Eski akıl hocalarımdan biri vaktiyle, “Hayatta tek kesinlik, beklenmedik olandır” demişti. Geçen akşam Tokyo’ya vardığımda bu sözün ne kadar doğru olduğunu düşündüm. Bir dakika öncesine kadar Japonya ve dünya, küresel ekonomik krizden çıkma sürecinin devam ettiği, sakin bir hafta sonunu mutlu mesut yaşıyordu. Bir dakika sonrasında Japonya, Başbakan Naoto Kan’ın İkinci Dünya Savaşı sonundan bu yana “en vahim kriz” diye nitelediği felakete sürüklendi. Arap devrimi nedeniyle zaten diken üstünde olan küresel ekonomi, şimdi yine bilinmeyen sulara yelken açıyor.
Kobe’yle kıyaslayınca...
Japonya’da meydana gelen hasarın muazzam boyutu, depremden dört gün sonra bile Tokyo’da trenlerin ve metronun sadece yarısına yakınının çalışmasından ve bazı bölgelerin hiç hizmet alamamasından belli. Bugün Fukuşima nükleer santralindeki soğutma sistemlerinin bir bir çökmesiyle işler daha vahim hale geldi. Tokyo Elektrik Enerji Şirketi, elektrik kesintilerinin muhtemel olduğunu ve bu durumun en az Nisan sonuna dek süreceğini açıkladı. Bugüne kadar şirketin tahminlerindeki isabet göz önüne alındığında bu, kesintilerin yıl sonuna dek sürebileceği anlamına gelebilir pekala.

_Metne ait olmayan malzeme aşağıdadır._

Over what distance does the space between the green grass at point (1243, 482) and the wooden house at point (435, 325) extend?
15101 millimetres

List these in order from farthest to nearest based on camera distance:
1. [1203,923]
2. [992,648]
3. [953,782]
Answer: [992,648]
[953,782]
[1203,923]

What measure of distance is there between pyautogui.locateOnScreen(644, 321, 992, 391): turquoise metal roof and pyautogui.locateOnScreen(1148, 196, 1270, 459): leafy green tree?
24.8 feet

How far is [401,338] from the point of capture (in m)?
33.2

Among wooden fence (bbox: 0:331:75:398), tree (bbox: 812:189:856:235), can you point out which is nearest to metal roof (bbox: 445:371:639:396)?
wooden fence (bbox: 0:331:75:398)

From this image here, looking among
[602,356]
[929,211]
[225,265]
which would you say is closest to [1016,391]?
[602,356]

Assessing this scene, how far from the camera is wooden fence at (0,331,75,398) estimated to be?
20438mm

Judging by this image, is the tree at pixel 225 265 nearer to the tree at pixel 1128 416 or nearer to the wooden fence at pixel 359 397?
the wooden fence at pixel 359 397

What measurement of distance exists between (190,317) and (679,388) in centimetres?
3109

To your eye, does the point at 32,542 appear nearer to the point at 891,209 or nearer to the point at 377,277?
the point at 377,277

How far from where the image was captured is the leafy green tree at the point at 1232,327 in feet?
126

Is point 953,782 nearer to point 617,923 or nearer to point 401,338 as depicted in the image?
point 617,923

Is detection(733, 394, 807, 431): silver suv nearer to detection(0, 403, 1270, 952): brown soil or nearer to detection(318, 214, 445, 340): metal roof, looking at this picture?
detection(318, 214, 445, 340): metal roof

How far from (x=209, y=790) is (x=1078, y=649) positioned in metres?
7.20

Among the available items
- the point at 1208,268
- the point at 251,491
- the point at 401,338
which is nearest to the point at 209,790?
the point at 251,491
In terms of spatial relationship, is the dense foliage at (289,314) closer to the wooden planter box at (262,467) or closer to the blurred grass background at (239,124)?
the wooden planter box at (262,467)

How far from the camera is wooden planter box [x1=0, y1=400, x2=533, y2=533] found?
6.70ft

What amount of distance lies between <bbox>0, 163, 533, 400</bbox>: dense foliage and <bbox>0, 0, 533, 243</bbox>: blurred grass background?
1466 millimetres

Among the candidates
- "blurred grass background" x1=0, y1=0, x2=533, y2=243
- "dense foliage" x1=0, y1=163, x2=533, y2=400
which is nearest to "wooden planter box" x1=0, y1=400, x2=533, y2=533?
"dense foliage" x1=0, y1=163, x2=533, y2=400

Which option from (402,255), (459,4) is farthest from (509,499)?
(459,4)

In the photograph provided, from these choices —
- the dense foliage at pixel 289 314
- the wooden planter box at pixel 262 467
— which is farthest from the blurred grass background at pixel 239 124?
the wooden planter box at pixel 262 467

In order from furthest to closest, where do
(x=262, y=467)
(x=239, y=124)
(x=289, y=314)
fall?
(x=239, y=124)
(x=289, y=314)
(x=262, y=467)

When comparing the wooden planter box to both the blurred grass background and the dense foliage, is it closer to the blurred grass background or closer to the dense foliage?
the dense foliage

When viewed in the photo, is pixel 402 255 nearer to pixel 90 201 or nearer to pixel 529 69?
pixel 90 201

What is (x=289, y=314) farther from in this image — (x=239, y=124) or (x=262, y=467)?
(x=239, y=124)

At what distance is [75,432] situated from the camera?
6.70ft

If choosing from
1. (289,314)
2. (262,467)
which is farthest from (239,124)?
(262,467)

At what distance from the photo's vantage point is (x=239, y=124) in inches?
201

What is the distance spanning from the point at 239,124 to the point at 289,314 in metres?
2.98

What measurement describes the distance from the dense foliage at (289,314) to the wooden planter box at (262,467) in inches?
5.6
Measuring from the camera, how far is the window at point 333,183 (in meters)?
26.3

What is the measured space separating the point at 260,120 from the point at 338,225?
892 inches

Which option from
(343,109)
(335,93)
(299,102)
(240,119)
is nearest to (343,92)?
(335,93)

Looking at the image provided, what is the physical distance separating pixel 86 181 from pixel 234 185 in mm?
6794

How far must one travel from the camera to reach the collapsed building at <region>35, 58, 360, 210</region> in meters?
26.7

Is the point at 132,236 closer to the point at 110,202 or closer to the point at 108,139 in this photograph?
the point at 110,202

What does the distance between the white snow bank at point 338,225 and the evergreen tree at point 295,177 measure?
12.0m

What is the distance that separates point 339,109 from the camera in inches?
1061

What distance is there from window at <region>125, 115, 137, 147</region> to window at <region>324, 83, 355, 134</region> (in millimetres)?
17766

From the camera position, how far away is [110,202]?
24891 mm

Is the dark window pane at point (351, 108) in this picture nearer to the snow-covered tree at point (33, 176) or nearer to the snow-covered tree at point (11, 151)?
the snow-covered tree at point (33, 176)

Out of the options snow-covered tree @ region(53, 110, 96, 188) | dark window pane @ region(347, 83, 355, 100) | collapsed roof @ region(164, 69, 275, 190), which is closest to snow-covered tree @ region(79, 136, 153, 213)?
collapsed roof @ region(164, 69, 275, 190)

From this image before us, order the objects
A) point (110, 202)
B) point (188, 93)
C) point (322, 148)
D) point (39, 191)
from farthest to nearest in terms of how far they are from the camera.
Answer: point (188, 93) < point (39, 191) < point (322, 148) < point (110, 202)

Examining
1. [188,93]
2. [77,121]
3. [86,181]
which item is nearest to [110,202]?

Ülkenin büyük kısmının yarı hızda işlemesi nedeniyle, Japon ekonomisi muazzam bir darbe yiyecek ve bunun dünya ekonomisi ve bazı kritik alanlarda ağır etkileri olacak. Sözgelimi dünyanın (cep telefonu ve iPad gibi cihazlar için kritik önem taşıyan) Nand yarı iletkenleri tedarikinin yaklaşık yüzde 40’ı, tam da Japonya’nın deprem ve tsunamiden en fazla etkilenen kesiminde üretiliyor. Bu tesisler şu an çökmüş durumda ve ne zaman tekrar faaliyete geçecekleri belirsiz. Bu yarı iletkenler, başka bir kaynaktan da kolaylıkla temin edilemiyor. Dünyanın yarı iletken endüstrisi için silikon ve özel kimyasal tedariki de Japonya kaynaklı. Bu nedenle Intel, Samsung ve Tayvan Yarı İletken İmalat Şirketi bile ciddi biçimde etkilenebilir.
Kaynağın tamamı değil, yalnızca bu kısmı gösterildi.